» **WHAT THE TASK ASKS**
Replace "nearest" with "closest" in each of the items below, and write out their lines again with nothing else changed.

-*-

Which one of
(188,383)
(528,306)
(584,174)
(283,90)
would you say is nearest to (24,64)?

-*-

» **ANSWER IN FULL**
Which one of
(188,383)
(528,306)
(584,174)
(283,90)
would you say is closest to (24,64)?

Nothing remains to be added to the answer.